Copy everything from the line that contains "Taking a look" down to the line that contains "What is the overall", replacing "nearer" with "closer" and leaving everything else unchanged.

***** Provided records

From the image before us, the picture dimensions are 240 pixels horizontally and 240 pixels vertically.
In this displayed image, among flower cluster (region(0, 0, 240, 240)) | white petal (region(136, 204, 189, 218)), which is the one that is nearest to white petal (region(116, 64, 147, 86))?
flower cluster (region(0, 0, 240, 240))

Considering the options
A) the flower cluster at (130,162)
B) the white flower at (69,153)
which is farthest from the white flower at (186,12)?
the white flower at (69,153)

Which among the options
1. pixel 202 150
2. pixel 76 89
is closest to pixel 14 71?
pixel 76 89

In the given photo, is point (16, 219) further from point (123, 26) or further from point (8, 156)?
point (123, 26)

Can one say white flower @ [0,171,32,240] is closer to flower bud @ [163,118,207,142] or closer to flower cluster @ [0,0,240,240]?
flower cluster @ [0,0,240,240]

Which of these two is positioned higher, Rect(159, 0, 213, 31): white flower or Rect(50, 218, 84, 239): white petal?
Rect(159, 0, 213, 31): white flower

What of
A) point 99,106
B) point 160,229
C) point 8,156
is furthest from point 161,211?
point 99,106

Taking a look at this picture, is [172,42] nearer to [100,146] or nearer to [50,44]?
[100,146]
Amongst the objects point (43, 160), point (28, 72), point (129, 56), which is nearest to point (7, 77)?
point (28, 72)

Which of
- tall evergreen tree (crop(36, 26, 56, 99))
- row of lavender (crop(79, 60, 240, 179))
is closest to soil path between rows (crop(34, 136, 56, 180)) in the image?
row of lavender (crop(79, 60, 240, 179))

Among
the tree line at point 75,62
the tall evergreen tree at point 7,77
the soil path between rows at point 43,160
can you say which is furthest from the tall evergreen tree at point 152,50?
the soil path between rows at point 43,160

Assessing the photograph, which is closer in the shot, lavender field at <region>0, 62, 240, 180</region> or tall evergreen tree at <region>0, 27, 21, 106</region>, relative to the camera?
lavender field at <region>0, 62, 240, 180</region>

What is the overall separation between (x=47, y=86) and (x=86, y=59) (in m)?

**********
***** Provided records

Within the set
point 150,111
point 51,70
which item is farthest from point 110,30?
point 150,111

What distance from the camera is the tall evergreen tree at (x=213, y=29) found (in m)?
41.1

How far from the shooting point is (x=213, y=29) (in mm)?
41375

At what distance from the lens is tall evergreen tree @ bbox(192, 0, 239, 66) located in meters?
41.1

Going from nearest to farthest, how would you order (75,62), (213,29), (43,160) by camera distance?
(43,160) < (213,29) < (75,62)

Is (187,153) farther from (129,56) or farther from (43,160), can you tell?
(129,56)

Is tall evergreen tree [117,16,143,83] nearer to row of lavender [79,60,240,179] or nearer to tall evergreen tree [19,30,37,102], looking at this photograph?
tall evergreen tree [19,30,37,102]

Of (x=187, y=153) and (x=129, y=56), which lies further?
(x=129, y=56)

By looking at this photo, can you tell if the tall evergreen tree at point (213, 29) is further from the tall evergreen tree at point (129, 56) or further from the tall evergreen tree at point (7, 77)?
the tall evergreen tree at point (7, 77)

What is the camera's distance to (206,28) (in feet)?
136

**********
***** Provided records

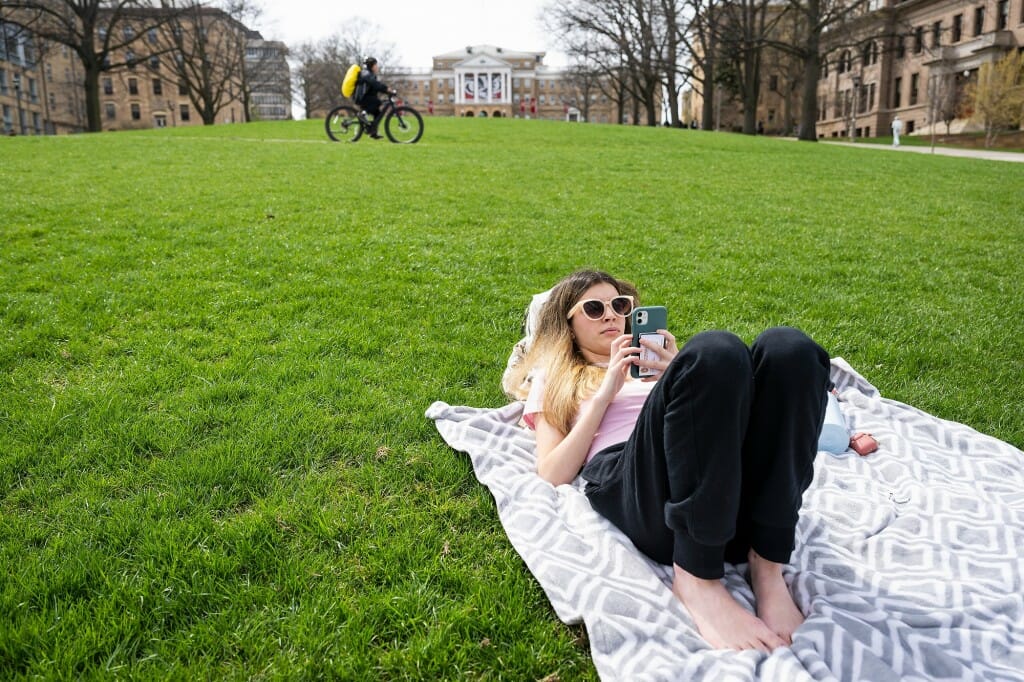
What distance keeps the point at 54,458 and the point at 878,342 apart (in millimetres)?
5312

**********

- Answer to this task:
Taking a look at this picture, is [172,42] closer to [100,146] or closer to [50,44]?
[100,146]
Amongst the objects point (43, 160), point (28, 72), point (129, 56), which is nearest to point (7, 77)?
point (28, 72)

Which of
- tall evergreen tree (crop(36, 26, 56, 99))
- row of lavender (crop(79, 60, 240, 179))
is closest to soil path between rows (crop(34, 136, 56, 180)) in the image?
row of lavender (crop(79, 60, 240, 179))

Among
the tree line at point 75,62
the tall evergreen tree at point 7,77
the soil path between rows at point 43,160
can you say which is furthest from the tall evergreen tree at point 152,50?
the soil path between rows at point 43,160

Assessing the photograph, which is closer in the shot, lavender field at <region>0, 62, 240, 180</region> or tall evergreen tree at <region>0, 27, 21, 106</region>, relative to the camera?
lavender field at <region>0, 62, 240, 180</region>

What is the overall separation between (x=47, y=86) and (x=86, y=59) (in m)?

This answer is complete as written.